The next day, Menedaius, who had taken command when Eurylochus was killed, attempted to arrange a truce with Demosthenes. Demosthenes would only allow the leaders of the army to escape. This was psychological warfare by Demosthenes "...to discredit the Lacedaemonians and Peloponnesians with the Hellenes in those parts, as traitors and self-seekers". However, some of the Ambraciots attempted to flee with Menedaius and the other commanders. The Acarnanians chased them, allowed Menedaius to escape as agreed, and killed about 200 Ambraciots.

The surviving Ambraciots and Peloponnesians fled into neighboring territory, where they found refuge with Salynthius, king of the Agraeans, who provided them shelter.

Meanwhile, Demosthenes learned that a second army from Ambracia was marching towards Olpae.
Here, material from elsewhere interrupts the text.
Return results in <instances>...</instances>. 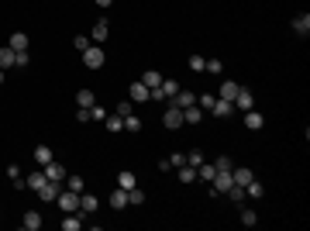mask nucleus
Returning <instances> with one entry per match:
<instances>
[{"instance_id":"2f4dec72","label":"nucleus","mask_w":310,"mask_h":231,"mask_svg":"<svg viewBox=\"0 0 310 231\" xmlns=\"http://www.w3.org/2000/svg\"><path fill=\"white\" fill-rule=\"evenodd\" d=\"M66 187H69V190H76V193H83V176L66 173Z\"/></svg>"},{"instance_id":"9b49d317","label":"nucleus","mask_w":310,"mask_h":231,"mask_svg":"<svg viewBox=\"0 0 310 231\" xmlns=\"http://www.w3.org/2000/svg\"><path fill=\"white\" fill-rule=\"evenodd\" d=\"M107 35H111V24H107V18H100L97 24H93V31H90V38L100 45V41H107Z\"/></svg>"},{"instance_id":"1a4fd4ad","label":"nucleus","mask_w":310,"mask_h":231,"mask_svg":"<svg viewBox=\"0 0 310 231\" xmlns=\"http://www.w3.org/2000/svg\"><path fill=\"white\" fill-rule=\"evenodd\" d=\"M252 107H255V97L241 86V90H238V97H234V111H252Z\"/></svg>"},{"instance_id":"cd10ccee","label":"nucleus","mask_w":310,"mask_h":231,"mask_svg":"<svg viewBox=\"0 0 310 231\" xmlns=\"http://www.w3.org/2000/svg\"><path fill=\"white\" fill-rule=\"evenodd\" d=\"M200 117H203V111H196V104L183 107V121H186V124H200Z\"/></svg>"},{"instance_id":"c03bdc74","label":"nucleus","mask_w":310,"mask_h":231,"mask_svg":"<svg viewBox=\"0 0 310 231\" xmlns=\"http://www.w3.org/2000/svg\"><path fill=\"white\" fill-rule=\"evenodd\" d=\"M76 121H79V124H86V121H93V117H90V107H79V111H76Z\"/></svg>"},{"instance_id":"aec40b11","label":"nucleus","mask_w":310,"mask_h":231,"mask_svg":"<svg viewBox=\"0 0 310 231\" xmlns=\"http://www.w3.org/2000/svg\"><path fill=\"white\" fill-rule=\"evenodd\" d=\"M111 207H114V211H124V207H128V190L117 187V190L111 193Z\"/></svg>"},{"instance_id":"6ab92c4d","label":"nucleus","mask_w":310,"mask_h":231,"mask_svg":"<svg viewBox=\"0 0 310 231\" xmlns=\"http://www.w3.org/2000/svg\"><path fill=\"white\" fill-rule=\"evenodd\" d=\"M14 59H18V52H14L11 45H0V69H11Z\"/></svg>"},{"instance_id":"f704fd0d","label":"nucleus","mask_w":310,"mask_h":231,"mask_svg":"<svg viewBox=\"0 0 310 231\" xmlns=\"http://www.w3.org/2000/svg\"><path fill=\"white\" fill-rule=\"evenodd\" d=\"M114 114H121V117L135 114V104H131V100H121V104H117V107H114Z\"/></svg>"},{"instance_id":"dca6fc26","label":"nucleus","mask_w":310,"mask_h":231,"mask_svg":"<svg viewBox=\"0 0 310 231\" xmlns=\"http://www.w3.org/2000/svg\"><path fill=\"white\" fill-rule=\"evenodd\" d=\"M117 187H121V190H131V187H138V176L131 173V169H121V173H117Z\"/></svg>"},{"instance_id":"6e6552de","label":"nucleus","mask_w":310,"mask_h":231,"mask_svg":"<svg viewBox=\"0 0 310 231\" xmlns=\"http://www.w3.org/2000/svg\"><path fill=\"white\" fill-rule=\"evenodd\" d=\"M38 197L45 200V204H56V197H59V183H52V179H45L38 187Z\"/></svg>"},{"instance_id":"72a5a7b5","label":"nucleus","mask_w":310,"mask_h":231,"mask_svg":"<svg viewBox=\"0 0 310 231\" xmlns=\"http://www.w3.org/2000/svg\"><path fill=\"white\" fill-rule=\"evenodd\" d=\"M128 204H135V207H141V204H145V193L138 190V187H131V190H128Z\"/></svg>"},{"instance_id":"a18cd8bd","label":"nucleus","mask_w":310,"mask_h":231,"mask_svg":"<svg viewBox=\"0 0 310 231\" xmlns=\"http://www.w3.org/2000/svg\"><path fill=\"white\" fill-rule=\"evenodd\" d=\"M214 166H217V169H234V162H231V159H228V155H221V159H217Z\"/></svg>"},{"instance_id":"ddd939ff","label":"nucleus","mask_w":310,"mask_h":231,"mask_svg":"<svg viewBox=\"0 0 310 231\" xmlns=\"http://www.w3.org/2000/svg\"><path fill=\"white\" fill-rule=\"evenodd\" d=\"M179 166H186V152H173L169 159L159 162V169H179Z\"/></svg>"},{"instance_id":"ea45409f","label":"nucleus","mask_w":310,"mask_h":231,"mask_svg":"<svg viewBox=\"0 0 310 231\" xmlns=\"http://www.w3.org/2000/svg\"><path fill=\"white\" fill-rule=\"evenodd\" d=\"M107 114H111V111H107V107H100V104H93V107H90V117H93V121H104Z\"/></svg>"},{"instance_id":"2eb2a0df","label":"nucleus","mask_w":310,"mask_h":231,"mask_svg":"<svg viewBox=\"0 0 310 231\" xmlns=\"http://www.w3.org/2000/svg\"><path fill=\"white\" fill-rule=\"evenodd\" d=\"M245 128H252V131H262V128H266V117L259 114V111H245Z\"/></svg>"},{"instance_id":"f03ea898","label":"nucleus","mask_w":310,"mask_h":231,"mask_svg":"<svg viewBox=\"0 0 310 231\" xmlns=\"http://www.w3.org/2000/svg\"><path fill=\"white\" fill-rule=\"evenodd\" d=\"M56 204H59V207H62L66 214H73V211H79V193H76V190H66V193L59 190Z\"/></svg>"},{"instance_id":"7ed1b4c3","label":"nucleus","mask_w":310,"mask_h":231,"mask_svg":"<svg viewBox=\"0 0 310 231\" xmlns=\"http://www.w3.org/2000/svg\"><path fill=\"white\" fill-rule=\"evenodd\" d=\"M104 49H100V45H90V49H86V52H83V66H86V69H100V66H104Z\"/></svg>"},{"instance_id":"f257e3e1","label":"nucleus","mask_w":310,"mask_h":231,"mask_svg":"<svg viewBox=\"0 0 310 231\" xmlns=\"http://www.w3.org/2000/svg\"><path fill=\"white\" fill-rule=\"evenodd\" d=\"M162 124L169 128V131H176V128H183L186 121H183V107H176V104H169L166 107V114H162Z\"/></svg>"},{"instance_id":"09e8293b","label":"nucleus","mask_w":310,"mask_h":231,"mask_svg":"<svg viewBox=\"0 0 310 231\" xmlns=\"http://www.w3.org/2000/svg\"><path fill=\"white\" fill-rule=\"evenodd\" d=\"M0 83H4V69H0Z\"/></svg>"},{"instance_id":"473e14b6","label":"nucleus","mask_w":310,"mask_h":231,"mask_svg":"<svg viewBox=\"0 0 310 231\" xmlns=\"http://www.w3.org/2000/svg\"><path fill=\"white\" fill-rule=\"evenodd\" d=\"M241 224H245V228H255V224H259V214L245 207V211H241Z\"/></svg>"},{"instance_id":"f8f14e48","label":"nucleus","mask_w":310,"mask_h":231,"mask_svg":"<svg viewBox=\"0 0 310 231\" xmlns=\"http://www.w3.org/2000/svg\"><path fill=\"white\" fill-rule=\"evenodd\" d=\"M97 207H100V200L93 193H79V211L83 214H97Z\"/></svg>"},{"instance_id":"a19ab883","label":"nucleus","mask_w":310,"mask_h":231,"mask_svg":"<svg viewBox=\"0 0 310 231\" xmlns=\"http://www.w3.org/2000/svg\"><path fill=\"white\" fill-rule=\"evenodd\" d=\"M203 62H207L203 56H190V69H193V73H203Z\"/></svg>"},{"instance_id":"423d86ee","label":"nucleus","mask_w":310,"mask_h":231,"mask_svg":"<svg viewBox=\"0 0 310 231\" xmlns=\"http://www.w3.org/2000/svg\"><path fill=\"white\" fill-rule=\"evenodd\" d=\"M211 114H217V117H231V114H234V104H231V100H224V97H214Z\"/></svg>"},{"instance_id":"de8ad7c7","label":"nucleus","mask_w":310,"mask_h":231,"mask_svg":"<svg viewBox=\"0 0 310 231\" xmlns=\"http://www.w3.org/2000/svg\"><path fill=\"white\" fill-rule=\"evenodd\" d=\"M93 4H97V7H111L114 0H93Z\"/></svg>"},{"instance_id":"bb28decb","label":"nucleus","mask_w":310,"mask_h":231,"mask_svg":"<svg viewBox=\"0 0 310 231\" xmlns=\"http://www.w3.org/2000/svg\"><path fill=\"white\" fill-rule=\"evenodd\" d=\"M79 228H83V217H79L76 211L66 214V221H62V231H79Z\"/></svg>"},{"instance_id":"c756f323","label":"nucleus","mask_w":310,"mask_h":231,"mask_svg":"<svg viewBox=\"0 0 310 231\" xmlns=\"http://www.w3.org/2000/svg\"><path fill=\"white\" fill-rule=\"evenodd\" d=\"M104 121H107V128H111V131H124V117H121V114H114V111H111V114L104 117Z\"/></svg>"},{"instance_id":"c85d7f7f","label":"nucleus","mask_w":310,"mask_h":231,"mask_svg":"<svg viewBox=\"0 0 310 231\" xmlns=\"http://www.w3.org/2000/svg\"><path fill=\"white\" fill-rule=\"evenodd\" d=\"M245 197H252V200H259V197H266V187H262L259 179H252V183L245 187Z\"/></svg>"},{"instance_id":"a211bd4d","label":"nucleus","mask_w":310,"mask_h":231,"mask_svg":"<svg viewBox=\"0 0 310 231\" xmlns=\"http://www.w3.org/2000/svg\"><path fill=\"white\" fill-rule=\"evenodd\" d=\"M21 228H24V231H38L41 228V214L38 211H28V214H24V221H21Z\"/></svg>"},{"instance_id":"c9c22d12","label":"nucleus","mask_w":310,"mask_h":231,"mask_svg":"<svg viewBox=\"0 0 310 231\" xmlns=\"http://www.w3.org/2000/svg\"><path fill=\"white\" fill-rule=\"evenodd\" d=\"M203 73H214V76H221V59H207V62H203Z\"/></svg>"},{"instance_id":"39448f33","label":"nucleus","mask_w":310,"mask_h":231,"mask_svg":"<svg viewBox=\"0 0 310 231\" xmlns=\"http://www.w3.org/2000/svg\"><path fill=\"white\" fill-rule=\"evenodd\" d=\"M41 173H45V179H52V183H62V179H66V166H59L56 159H52L48 166H41Z\"/></svg>"},{"instance_id":"9d476101","label":"nucleus","mask_w":310,"mask_h":231,"mask_svg":"<svg viewBox=\"0 0 310 231\" xmlns=\"http://www.w3.org/2000/svg\"><path fill=\"white\" fill-rule=\"evenodd\" d=\"M231 179L238 183V187H248V183L255 179V173L248 169V166H238V169H231Z\"/></svg>"},{"instance_id":"79ce46f5","label":"nucleus","mask_w":310,"mask_h":231,"mask_svg":"<svg viewBox=\"0 0 310 231\" xmlns=\"http://www.w3.org/2000/svg\"><path fill=\"white\" fill-rule=\"evenodd\" d=\"M200 162H203V152H186V166H200Z\"/></svg>"},{"instance_id":"20e7f679","label":"nucleus","mask_w":310,"mask_h":231,"mask_svg":"<svg viewBox=\"0 0 310 231\" xmlns=\"http://www.w3.org/2000/svg\"><path fill=\"white\" fill-rule=\"evenodd\" d=\"M211 183H214V190H211V193H228V190L234 187V179H231V169H217Z\"/></svg>"},{"instance_id":"a878e982","label":"nucleus","mask_w":310,"mask_h":231,"mask_svg":"<svg viewBox=\"0 0 310 231\" xmlns=\"http://www.w3.org/2000/svg\"><path fill=\"white\" fill-rule=\"evenodd\" d=\"M52 159H56V155H52L48 145H38V149H35V162H38V166H48Z\"/></svg>"},{"instance_id":"e433bc0d","label":"nucleus","mask_w":310,"mask_h":231,"mask_svg":"<svg viewBox=\"0 0 310 231\" xmlns=\"http://www.w3.org/2000/svg\"><path fill=\"white\" fill-rule=\"evenodd\" d=\"M124 131H141V121H138L135 114H128L124 117Z\"/></svg>"},{"instance_id":"5701e85b","label":"nucleus","mask_w":310,"mask_h":231,"mask_svg":"<svg viewBox=\"0 0 310 231\" xmlns=\"http://www.w3.org/2000/svg\"><path fill=\"white\" fill-rule=\"evenodd\" d=\"M141 83H145L148 90H155V86L162 83V73H159V69H145V73H141Z\"/></svg>"},{"instance_id":"b1692460","label":"nucleus","mask_w":310,"mask_h":231,"mask_svg":"<svg viewBox=\"0 0 310 231\" xmlns=\"http://www.w3.org/2000/svg\"><path fill=\"white\" fill-rule=\"evenodd\" d=\"M97 104V94L93 90H79L76 94V107H93Z\"/></svg>"},{"instance_id":"49530a36","label":"nucleus","mask_w":310,"mask_h":231,"mask_svg":"<svg viewBox=\"0 0 310 231\" xmlns=\"http://www.w3.org/2000/svg\"><path fill=\"white\" fill-rule=\"evenodd\" d=\"M14 66H18V69H24V66H28V52H18V59H14Z\"/></svg>"},{"instance_id":"4be33fe9","label":"nucleus","mask_w":310,"mask_h":231,"mask_svg":"<svg viewBox=\"0 0 310 231\" xmlns=\"http://www.w3.org/2000/svg\"><path fill=\"white\" fill-rule=\"evenodd\" d=\"M41 183H45V173H41V169H35V173H28V179H24V190H35V193H38Z\"/></svg>"},{"instance_id":"7c9ffc66","label":"nucleus","mask_w":310,"mask_h":231,"mask_svg":"<svg viewBox=\"0 0 310 231\" xmlns=\"http://www.w3.org/2000/svg\"><path fill=\"white\" fill-rule=\"evenodd\" d=\"M196 179V166H179V183H193Z\"/></svg>"},{"instance_id":"58836bf2","label":"nucleus","mask_w":310,"mask_h":231,"mask_svg":"<svg viewBox=\"0 0 310 231\" xmlns=\"http://www.w3.org/2000/svg\"><path fill=\"white\" fill-rule=\"evenodd\" d=\"M228 197H231L234 204H241V200H245V187H238V183H234L231 190H228Z\"/></svg>"},{"instance_id":"0eeeda50","label":"nucleus","mask_w":310,"mask_h":231,"mask_svg":"<svg viewBox=\"0 0 310 231\" xmlns=\"http://www.w3.org/2000/svg\"><path fill=\"white\" fill-rule=\"evenodd\" d=\"M128 100H131V104H145V100H148V86H145L141 79H138V83H131V90H128Z\"/></svg>"},{"instance_id":"37998d69","label":"nucleus","mask_w":310,"mask_h":231,"mask_svg":"<svg viewBox=\"0 0 310 231\" xmlns=\"http://www.w3.org/2000/svg\"><path fill=\"white\" fill-rule=\"evenodd\" d=\"M196 107H207V111H211V107H214V97H211V94L196 97Z\"/></svg>"},{"instance_id":"f3484780","label":"nucleus","mask_w":310,"mask_h":231,"mask_svg":"<svg viewBox=\"0 0 310 231\" xmlns=\"http://www.w3.org/2000/svg\"><path fill=\"white\" fill-rule=\"evenodd\" d=\"M169 104H176V107H190V104H196V97L190 94V90H183V86H179V94L169 97Z\"/></svg>"},{"instance_id":"4468645a","label":"nucleus","mask_w":310,"mask_h":231,"mask_svg":"<svg viewBox=\"0 0 310 231\" xmlns=\"http://www.w3.org/2000/svg\"><path fill=\"white\" fill-rule=\"evenodd\" d=\"M293 31H296L300 38H307L310 35V14H296V18H293Z\"/></svg>"},{"instance_id":"4c0bfd02","label":"nucleus","mask_w":310,"mask_h":231,"mask_svg":"<svg viewBox=\"0 0 310 231\" xmlns=\"http://www.w3.org/2000/svg\"><path fill=\"white\" fill-rule=\"evenodd\" d=\"M73 45H76L79 52H86V49L93 45V38H90V35H76V41H73Z\"/></svg>"},{"instance_id":"412c9836","label":"nucleus","mask_w":310,"mask_h":231,"mask_svg":"<svg viewBox=\"0 0 310 231\" xmlns=\"http://www.w3.org/2000/svg\"><path fill=\"white\" fill-rule=\"evenodd\" d=\"M7 45H11L14 52H28V35H24V31H14V35H11V41H7Z\"/></svg>"},{"instance_id":"393cba45","label":"nucleus","mask_w":310,"mask_h":231,"mask_svg":"<svg viewBox=\"0 0 310 231\" xmlns=\"http://www.w3.org/2000/svg\"><path fill=\"white\" fill-rule=\"evenodd\" d=\"M238 90H241V83H231V79H228V83H221V97H224V100H231V104H234V97H238Z\"/></svg>"}]
</instances>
These Ambraciots set up camp on the road to the fort at Idomene, having no knowledge of the defeat of the previous day. Demosthenes surprised them there at night, pretending to be the other Ambraciot army, and killed most of them; the rest fled to the hills or into the sea where they were captured by the 20 Athenian ships. Overall, the Ambraciots lost about 1,000 men over the two days.

Although Demosthenes could have easily taken Ambracia, he did not, because his allies feared a strong Athens in that region and so the Acarnanians and Ambraciots signed a 100-year peace treaty with them.